For example, hash processor 210 may maintain a list of legitimate
replicators in hash memory 220 and check the source address of the packet
with the addresses of legitimate replicators on the list. If the packet's
source address matches the address of one of the legitimate replicators,
then hash processor 210 may end processing of the packet. For example,
processing may return to act 405 to await receipt of the next packet.
[0063] Otherwise, hash processor 210 may record the generated hash
value(s) in hash memory 220 (act 435). For example, hash processor 210
may set the one or more bits stored in indicator field 312 (FIGS. 3A-3C)
or increment the count value in counter field 322 (FIGS. 3B and 3C),
corresponding to each of the generated hash values, to indicate that the
corresponding packet was observed by hash processor 210.
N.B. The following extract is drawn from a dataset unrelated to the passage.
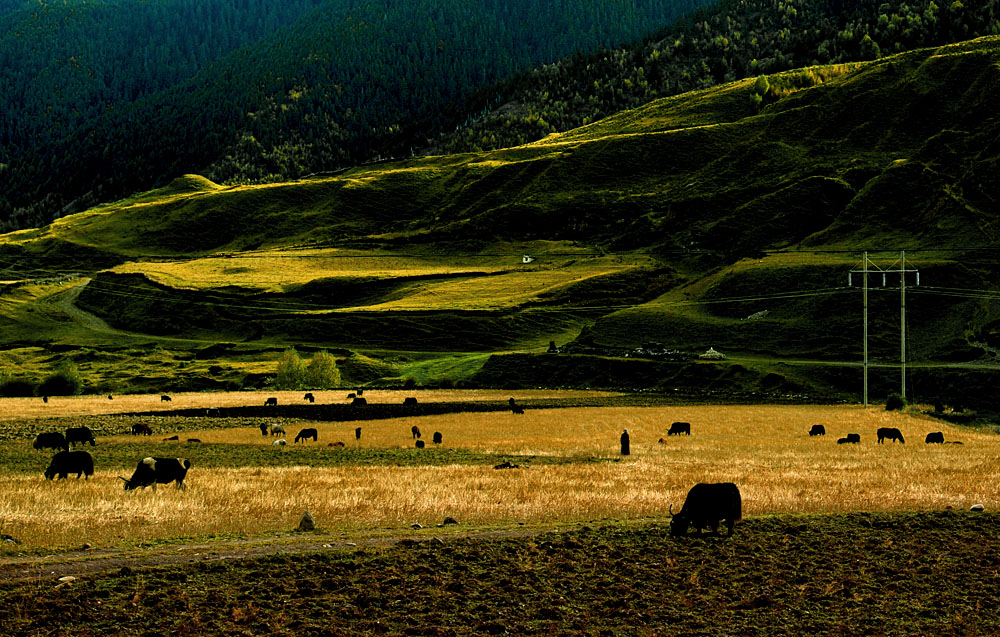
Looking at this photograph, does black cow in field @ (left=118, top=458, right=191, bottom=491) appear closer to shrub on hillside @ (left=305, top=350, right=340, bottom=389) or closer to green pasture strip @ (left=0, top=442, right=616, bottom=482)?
green pasture strip @ (left=0, top=442, right=616, bottom=482)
[0064] Hash processor 210 may then determine whether any prior packets
with the same hash value(s) have been received (act 440). For example,
hash processor 210 may use each of the generated hash value(s) as an
address into hash memory 220. Hash processor 210 may then examine
indicator field 312 at each address to determine whether the one or more
bits stored therein indicate that a prior packet has been received.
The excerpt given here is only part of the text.